◆ APLICA LO LEÍDO
- A) Traduce al inglés esta oración del texto sobre la libertad: «El dueño temerá que el esclavo pueda utilizar la libertad para rebanarle el cuello».
- B) Enumera los tres elementos que, según el texto sobre la libertad, forman el tríptico revolucionario.

━━━ FRAGMENTO DEL DOCUMENTO

Unos creen que los abusos de la libertad resultan más temibles que los de la autoridad. Otros, que el poder que coarta libertades resulta mucho más temible que el desbocado de la pura libertad. El dueño temerá que el esclavo pueda utilizar la libertad para rebanarle el cuello. ¿Pero cuál sería, en cambio, el verdadero sueño de libertad del esclavizado? Tememos y anhelamos en función de si estamos pisoteando o de si somos pisoteados.  Pero más allá de nuestra posición particular en el escalafón social, el escalofrío que a todos nos recorre el cuerpo, cuando oímos esta palabra mágica de la libertad, dependerá también de cómo idealizamos a la sociedad, del concepto que tenemos de nuestros semejantes, del mayor o menor aprecio que sintamos por su capacidad para cooperar, confiar y vivir en comunidad.

Desde que la libertad forma parte del tríptico revolucionario, junto con la igualdad y la fraternidad, se la ha incluido en todas las Constituciones modernas, pero ninguna la define, a pesar de que todas la defiendan, sobre todo, a través del sufragio universal, la libertad de credo y de opinión, y de la libertad económica en el mercado capitalista. Sin embargo, en los Estados liberales y de derecho, existen más bien las libertades, una serie de regulaciones sectoriales a nivel de prensa, economía, religión, trabajo, movimientos, etc. que establecen límites y oportunidades que los ciudadanos legales de cada país deben obedecer para ejercer su libertad en cada uno de estos ámbitos. Puede afirmarse, por consiguiente, que existen dos tipos de libertad. Una consistiría en el grupo de las libertades legales en las que el Estado se proclama como autoridad garante, y cuya definición establecen las constituciones, los textos legales y las sentencias judiciales. Y otra, el concepto de libertad y la libertad real que poseen las personas y que opera a la sombra, y a la luz, de aquellas otras libertades reglamentarias.

━━━━━━
━━━ REGISTROS EXTRAÍDOS

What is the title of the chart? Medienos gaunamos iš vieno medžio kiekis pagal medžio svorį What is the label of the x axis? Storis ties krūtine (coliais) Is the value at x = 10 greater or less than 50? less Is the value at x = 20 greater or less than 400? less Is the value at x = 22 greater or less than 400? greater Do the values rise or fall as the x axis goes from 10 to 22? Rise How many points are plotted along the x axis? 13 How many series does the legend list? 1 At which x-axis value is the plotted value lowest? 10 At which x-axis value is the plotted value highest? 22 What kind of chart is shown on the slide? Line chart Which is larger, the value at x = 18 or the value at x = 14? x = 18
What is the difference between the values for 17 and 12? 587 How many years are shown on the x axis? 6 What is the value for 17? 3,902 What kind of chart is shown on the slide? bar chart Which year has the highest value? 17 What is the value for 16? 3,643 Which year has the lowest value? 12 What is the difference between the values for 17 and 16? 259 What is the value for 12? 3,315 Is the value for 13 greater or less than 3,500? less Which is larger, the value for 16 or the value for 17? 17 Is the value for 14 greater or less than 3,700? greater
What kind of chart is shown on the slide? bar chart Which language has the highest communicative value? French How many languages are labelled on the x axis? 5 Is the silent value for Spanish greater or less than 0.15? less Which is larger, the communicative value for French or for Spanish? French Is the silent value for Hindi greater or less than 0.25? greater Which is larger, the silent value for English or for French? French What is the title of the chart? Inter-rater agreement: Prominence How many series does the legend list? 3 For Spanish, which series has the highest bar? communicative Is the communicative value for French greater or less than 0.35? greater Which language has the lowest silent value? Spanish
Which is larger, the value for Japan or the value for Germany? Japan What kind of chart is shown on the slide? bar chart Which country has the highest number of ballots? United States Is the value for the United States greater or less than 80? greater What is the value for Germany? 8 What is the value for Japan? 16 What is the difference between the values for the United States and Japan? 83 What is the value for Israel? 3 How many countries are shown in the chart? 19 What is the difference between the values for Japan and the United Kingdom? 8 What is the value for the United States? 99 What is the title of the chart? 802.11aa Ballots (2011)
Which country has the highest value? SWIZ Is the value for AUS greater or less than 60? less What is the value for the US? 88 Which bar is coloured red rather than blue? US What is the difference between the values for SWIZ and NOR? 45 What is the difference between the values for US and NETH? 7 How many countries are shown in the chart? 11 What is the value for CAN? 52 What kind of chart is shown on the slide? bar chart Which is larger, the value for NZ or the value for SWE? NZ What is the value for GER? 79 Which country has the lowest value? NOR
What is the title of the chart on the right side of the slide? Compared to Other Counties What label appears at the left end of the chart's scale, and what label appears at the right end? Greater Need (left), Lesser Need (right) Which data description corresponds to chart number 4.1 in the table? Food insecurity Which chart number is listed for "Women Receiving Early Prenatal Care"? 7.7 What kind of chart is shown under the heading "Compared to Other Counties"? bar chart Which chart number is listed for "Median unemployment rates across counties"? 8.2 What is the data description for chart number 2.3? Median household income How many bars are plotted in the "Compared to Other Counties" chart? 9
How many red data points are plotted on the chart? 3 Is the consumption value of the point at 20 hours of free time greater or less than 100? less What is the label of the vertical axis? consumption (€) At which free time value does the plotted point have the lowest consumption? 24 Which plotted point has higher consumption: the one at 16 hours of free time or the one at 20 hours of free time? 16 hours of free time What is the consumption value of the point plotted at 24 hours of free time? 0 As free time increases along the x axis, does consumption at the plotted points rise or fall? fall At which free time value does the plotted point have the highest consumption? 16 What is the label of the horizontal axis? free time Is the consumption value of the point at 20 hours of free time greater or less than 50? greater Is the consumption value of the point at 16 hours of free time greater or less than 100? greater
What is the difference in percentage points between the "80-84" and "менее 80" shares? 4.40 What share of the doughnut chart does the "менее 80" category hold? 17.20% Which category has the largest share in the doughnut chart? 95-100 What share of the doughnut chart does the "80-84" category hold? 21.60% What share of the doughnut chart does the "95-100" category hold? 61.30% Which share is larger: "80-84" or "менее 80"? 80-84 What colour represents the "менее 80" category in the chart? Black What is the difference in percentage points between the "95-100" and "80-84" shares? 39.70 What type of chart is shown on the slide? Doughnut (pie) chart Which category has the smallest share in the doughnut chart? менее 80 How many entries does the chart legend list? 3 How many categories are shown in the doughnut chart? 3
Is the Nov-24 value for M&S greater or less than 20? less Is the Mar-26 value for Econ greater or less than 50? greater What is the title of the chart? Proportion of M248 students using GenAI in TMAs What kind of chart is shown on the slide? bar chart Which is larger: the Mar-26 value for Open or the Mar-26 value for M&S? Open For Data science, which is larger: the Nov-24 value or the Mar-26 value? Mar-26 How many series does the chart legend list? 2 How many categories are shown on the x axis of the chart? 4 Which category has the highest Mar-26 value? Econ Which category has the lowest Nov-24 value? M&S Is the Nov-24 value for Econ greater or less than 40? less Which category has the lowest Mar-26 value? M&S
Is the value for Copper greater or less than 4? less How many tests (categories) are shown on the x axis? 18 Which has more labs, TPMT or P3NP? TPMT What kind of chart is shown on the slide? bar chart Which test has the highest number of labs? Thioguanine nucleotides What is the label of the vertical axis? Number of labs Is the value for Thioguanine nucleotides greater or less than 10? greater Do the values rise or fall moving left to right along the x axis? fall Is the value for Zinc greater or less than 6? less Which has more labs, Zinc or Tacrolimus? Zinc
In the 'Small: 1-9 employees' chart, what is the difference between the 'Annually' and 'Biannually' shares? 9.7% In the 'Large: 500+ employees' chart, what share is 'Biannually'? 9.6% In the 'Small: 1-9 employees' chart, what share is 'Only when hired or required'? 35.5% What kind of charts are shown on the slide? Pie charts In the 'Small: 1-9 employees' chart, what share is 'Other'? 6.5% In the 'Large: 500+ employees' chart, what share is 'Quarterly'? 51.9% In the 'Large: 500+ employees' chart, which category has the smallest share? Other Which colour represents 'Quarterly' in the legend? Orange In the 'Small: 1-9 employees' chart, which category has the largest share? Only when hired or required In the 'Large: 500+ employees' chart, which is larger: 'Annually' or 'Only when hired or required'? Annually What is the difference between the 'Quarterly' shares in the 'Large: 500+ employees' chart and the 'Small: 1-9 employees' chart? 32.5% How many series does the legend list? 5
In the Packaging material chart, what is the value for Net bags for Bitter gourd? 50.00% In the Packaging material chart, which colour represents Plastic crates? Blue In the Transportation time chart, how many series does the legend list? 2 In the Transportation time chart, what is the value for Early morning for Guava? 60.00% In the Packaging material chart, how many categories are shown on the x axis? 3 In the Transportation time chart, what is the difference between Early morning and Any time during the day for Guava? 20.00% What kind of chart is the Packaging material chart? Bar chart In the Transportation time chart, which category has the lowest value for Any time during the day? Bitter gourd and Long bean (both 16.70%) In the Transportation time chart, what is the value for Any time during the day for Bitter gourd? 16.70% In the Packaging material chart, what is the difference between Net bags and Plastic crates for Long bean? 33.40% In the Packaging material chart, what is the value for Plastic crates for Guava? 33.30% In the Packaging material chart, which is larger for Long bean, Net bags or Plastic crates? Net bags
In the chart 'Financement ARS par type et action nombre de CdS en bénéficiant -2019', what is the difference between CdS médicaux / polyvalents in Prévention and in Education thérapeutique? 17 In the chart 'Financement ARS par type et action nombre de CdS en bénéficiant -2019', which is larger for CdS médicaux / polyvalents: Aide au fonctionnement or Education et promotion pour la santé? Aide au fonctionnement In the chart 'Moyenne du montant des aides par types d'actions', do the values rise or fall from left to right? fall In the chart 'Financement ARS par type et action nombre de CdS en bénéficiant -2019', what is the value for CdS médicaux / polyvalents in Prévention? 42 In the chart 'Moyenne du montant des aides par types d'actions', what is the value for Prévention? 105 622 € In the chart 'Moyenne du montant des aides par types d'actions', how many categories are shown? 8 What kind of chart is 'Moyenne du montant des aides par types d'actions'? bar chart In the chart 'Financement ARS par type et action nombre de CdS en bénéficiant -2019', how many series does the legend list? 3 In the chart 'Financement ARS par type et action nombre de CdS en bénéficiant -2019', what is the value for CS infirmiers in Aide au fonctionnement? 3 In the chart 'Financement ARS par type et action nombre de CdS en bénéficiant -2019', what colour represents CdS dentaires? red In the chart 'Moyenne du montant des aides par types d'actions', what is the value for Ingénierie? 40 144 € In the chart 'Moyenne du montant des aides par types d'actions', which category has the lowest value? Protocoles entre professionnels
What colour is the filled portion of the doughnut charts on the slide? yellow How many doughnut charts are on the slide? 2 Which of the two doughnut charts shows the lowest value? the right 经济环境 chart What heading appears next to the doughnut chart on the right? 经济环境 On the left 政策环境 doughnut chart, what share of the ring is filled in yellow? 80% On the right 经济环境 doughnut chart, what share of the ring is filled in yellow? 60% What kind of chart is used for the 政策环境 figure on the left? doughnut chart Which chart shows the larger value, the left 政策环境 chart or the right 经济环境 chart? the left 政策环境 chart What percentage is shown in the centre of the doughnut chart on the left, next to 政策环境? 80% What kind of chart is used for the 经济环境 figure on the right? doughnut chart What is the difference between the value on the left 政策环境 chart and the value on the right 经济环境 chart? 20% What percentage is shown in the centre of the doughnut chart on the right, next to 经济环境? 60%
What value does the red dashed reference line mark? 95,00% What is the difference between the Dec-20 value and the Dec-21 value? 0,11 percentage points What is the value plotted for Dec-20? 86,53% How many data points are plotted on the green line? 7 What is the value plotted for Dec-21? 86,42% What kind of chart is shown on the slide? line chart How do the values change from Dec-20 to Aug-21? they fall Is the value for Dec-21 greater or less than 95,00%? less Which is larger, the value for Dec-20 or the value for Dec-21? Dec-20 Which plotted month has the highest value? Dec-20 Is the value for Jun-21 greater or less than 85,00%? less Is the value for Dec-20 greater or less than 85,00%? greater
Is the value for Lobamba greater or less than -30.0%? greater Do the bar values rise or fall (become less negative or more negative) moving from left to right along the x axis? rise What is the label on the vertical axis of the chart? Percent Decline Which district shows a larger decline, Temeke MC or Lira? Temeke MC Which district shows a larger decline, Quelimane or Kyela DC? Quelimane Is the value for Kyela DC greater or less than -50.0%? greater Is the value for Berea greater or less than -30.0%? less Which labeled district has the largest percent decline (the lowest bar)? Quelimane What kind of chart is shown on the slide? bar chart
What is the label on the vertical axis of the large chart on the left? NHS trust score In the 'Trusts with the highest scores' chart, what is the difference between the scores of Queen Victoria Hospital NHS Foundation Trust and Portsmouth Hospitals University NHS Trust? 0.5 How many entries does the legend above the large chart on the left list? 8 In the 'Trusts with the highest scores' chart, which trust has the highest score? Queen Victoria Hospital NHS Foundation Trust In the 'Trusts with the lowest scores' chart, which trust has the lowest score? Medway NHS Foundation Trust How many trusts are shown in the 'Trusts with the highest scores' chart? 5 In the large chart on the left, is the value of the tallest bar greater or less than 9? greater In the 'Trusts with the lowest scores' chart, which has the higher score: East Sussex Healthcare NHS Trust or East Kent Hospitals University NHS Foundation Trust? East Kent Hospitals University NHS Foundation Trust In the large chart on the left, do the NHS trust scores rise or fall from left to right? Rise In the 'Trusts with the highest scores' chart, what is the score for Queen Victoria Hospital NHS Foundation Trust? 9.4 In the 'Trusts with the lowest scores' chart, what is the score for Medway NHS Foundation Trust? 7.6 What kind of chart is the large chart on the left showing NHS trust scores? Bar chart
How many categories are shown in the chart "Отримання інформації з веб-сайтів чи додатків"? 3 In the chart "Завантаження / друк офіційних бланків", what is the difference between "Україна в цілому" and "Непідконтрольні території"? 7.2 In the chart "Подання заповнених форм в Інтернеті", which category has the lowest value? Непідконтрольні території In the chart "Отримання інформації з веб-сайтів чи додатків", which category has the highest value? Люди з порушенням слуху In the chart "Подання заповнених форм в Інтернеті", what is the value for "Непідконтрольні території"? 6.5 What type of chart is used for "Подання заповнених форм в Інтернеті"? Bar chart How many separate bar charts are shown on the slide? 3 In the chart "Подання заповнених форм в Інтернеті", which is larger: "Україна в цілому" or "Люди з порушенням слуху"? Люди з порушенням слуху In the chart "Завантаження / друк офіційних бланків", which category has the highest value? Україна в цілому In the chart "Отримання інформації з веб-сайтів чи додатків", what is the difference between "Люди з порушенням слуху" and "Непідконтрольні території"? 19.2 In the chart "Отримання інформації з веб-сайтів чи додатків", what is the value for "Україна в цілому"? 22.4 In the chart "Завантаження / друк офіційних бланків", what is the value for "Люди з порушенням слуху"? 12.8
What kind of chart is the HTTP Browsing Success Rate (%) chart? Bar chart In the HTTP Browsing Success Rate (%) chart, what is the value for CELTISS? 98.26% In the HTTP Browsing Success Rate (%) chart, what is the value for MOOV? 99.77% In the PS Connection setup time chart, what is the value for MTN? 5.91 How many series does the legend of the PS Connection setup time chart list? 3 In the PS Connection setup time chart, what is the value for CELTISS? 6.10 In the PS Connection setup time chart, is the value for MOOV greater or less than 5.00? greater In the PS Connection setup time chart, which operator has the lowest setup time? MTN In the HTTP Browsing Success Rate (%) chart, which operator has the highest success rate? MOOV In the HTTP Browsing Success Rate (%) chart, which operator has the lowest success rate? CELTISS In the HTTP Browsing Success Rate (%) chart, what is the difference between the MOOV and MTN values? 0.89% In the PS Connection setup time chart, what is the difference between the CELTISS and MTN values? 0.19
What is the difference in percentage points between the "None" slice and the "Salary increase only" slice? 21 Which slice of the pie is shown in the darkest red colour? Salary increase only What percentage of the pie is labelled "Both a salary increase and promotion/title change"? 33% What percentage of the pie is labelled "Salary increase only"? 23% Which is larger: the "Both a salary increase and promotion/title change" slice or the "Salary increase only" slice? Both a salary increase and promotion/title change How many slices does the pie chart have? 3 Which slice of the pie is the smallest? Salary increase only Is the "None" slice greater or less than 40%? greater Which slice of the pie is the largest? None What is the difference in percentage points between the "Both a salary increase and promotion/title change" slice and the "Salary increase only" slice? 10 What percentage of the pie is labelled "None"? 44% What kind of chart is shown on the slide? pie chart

━━━━━━

◆ RESPUESTAS DEL EJERCICIO
- A) The master will fear that the slave may use freedom to slit his throat.

- B) La libertad, la igualdad y la fraternidad.